In fact, the opposite occurs. Companies like Meta and Alphabet, and more recently OpenAI, have only achieved their extraordinary wealth and power thanks to very specific regulatory and economic conditions. These arrangements can be modified. This is within the power of the government and we should insist on it. There are currently cases before courts in several jurisdictions seeking to frame the mass expropriation of the work of artists and writers by artificial intelligence companies as a violation of copyright. The outcome of these cases is still unclear, but even if the creators lose, the fight is not over. The use of our work to train AI must be under the protection of the copyright system.
And we shouldn’t stop there. We should insist on payment for work that has been used, payment for all future use, and an end to the tech industry’s practice of taking first and saying sorry later. His use of copyrighted material without permission was not accidental. They did it on purpose because they thought they could get away with it. The time has come for them to stop getting their way.

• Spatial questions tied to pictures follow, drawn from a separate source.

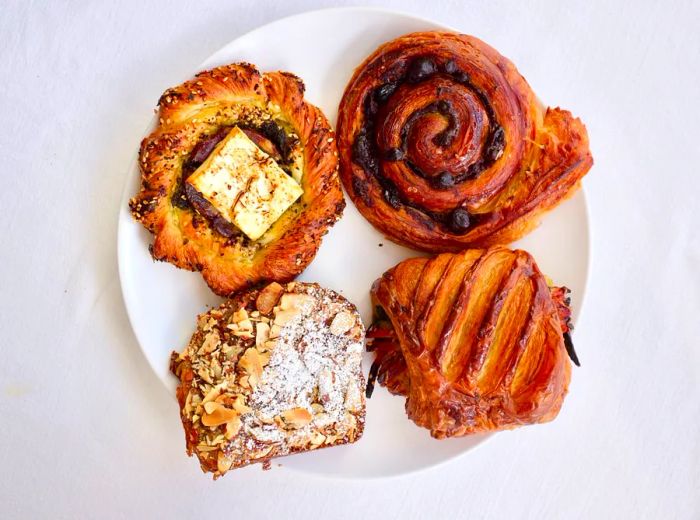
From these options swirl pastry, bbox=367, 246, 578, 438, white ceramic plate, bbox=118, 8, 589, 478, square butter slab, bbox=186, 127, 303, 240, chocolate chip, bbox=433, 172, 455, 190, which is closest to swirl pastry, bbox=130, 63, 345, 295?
square butter slab, bbox=186, 127, 303, 240

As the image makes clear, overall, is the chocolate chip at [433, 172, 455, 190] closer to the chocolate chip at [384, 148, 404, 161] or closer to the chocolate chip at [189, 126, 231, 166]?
the chocolate chip at [384, 148, 404, 161]

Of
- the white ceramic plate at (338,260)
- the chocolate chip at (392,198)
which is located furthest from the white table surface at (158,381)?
the chocolate chip at (392,198)

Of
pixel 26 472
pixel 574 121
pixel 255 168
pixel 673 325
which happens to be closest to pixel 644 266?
pixel 673 325

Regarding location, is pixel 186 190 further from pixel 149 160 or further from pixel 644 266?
pixel 644 266

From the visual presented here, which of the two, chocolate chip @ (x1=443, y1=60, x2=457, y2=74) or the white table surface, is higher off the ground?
chocolate chip @ (x1=443, y1=60, x2=457, y2=74)

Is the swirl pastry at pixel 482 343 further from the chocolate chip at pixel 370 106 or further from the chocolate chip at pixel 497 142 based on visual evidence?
the chocolate chip at pixel 370 106
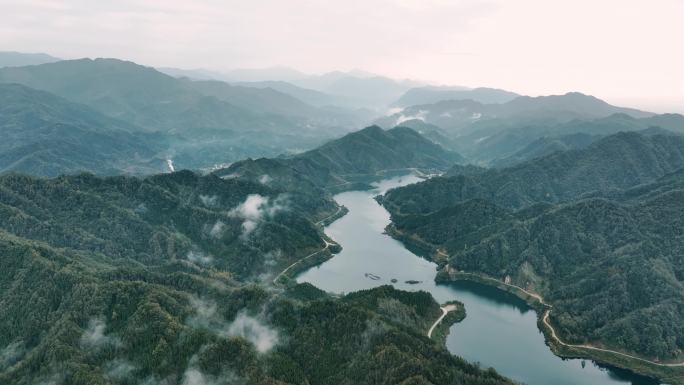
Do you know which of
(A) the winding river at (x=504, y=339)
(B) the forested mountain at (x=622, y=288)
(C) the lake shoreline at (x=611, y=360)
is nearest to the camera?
(C) the lake shoreline at (x=611, y=360)

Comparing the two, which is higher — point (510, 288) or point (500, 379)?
point (500, 379)

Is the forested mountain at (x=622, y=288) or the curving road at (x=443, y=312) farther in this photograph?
the curving road at (x=443, y=312)

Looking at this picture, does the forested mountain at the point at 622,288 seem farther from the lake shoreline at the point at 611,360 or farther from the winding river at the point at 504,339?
the winding river at the point at 504,339

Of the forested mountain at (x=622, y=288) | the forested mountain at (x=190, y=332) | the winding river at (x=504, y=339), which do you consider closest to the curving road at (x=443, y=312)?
the forested mountain at (x=190, y=332)

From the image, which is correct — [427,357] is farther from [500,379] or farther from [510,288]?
[510,288]

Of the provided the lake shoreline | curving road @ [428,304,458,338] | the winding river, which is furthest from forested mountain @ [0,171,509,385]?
the lake shoreline

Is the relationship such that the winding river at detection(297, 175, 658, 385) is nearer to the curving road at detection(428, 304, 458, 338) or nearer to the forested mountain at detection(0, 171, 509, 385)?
the curving road at detection(428, 304, 458, 338)

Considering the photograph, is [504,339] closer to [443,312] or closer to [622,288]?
[443,312]

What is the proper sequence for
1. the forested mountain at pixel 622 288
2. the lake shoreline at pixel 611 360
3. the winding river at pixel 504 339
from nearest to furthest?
the lake shoreline at pixel 611 360 → the winding river at pixel 504 339 → the forested mountain at pixel 622 288

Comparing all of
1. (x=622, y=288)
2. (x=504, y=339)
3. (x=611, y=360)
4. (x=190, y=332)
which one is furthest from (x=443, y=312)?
(x=190, y=332)

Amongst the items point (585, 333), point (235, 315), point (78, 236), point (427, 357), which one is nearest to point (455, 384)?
point (427, 357)

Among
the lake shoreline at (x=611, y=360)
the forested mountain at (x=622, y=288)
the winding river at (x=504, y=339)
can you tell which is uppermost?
the forested mountain at (x=622, y=288)
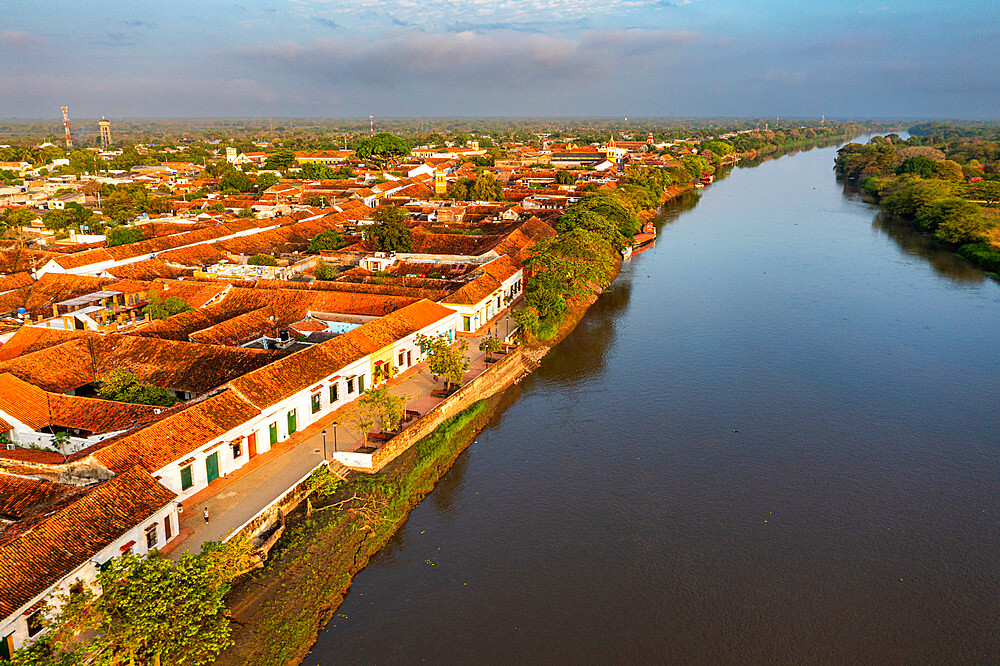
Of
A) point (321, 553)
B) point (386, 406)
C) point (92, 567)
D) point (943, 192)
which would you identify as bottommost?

For that to happen, we need regulatory structures that ensure transparency about what data sets are used to train these systems and what those data sets contain. And audit systems to ensure that copyright and other forms of intellectual property are not violated, and to impose significant sanctions if they are. And we must insist on international agreements that protect the rights of artists and other creators rather than facilitating corporate profits.
But above all, we must think carefully about why what we do as human beings, and as creators and artists in particular, matters. Because it is not enough to worry about what is being lost, nor to fight from the rear against these technologies. We need to start making positive arguments about the value of what we do, and of creativity in general, and think about what form that might take in a world where AI is ubiquitous.
This is an edited version of the Australian Society of Authors’ 2024 Colin Simpson Memorial Keynote, titled ‘Creative Futures: Imagining a Place for Creativity in a World of Artificial Intelligence’.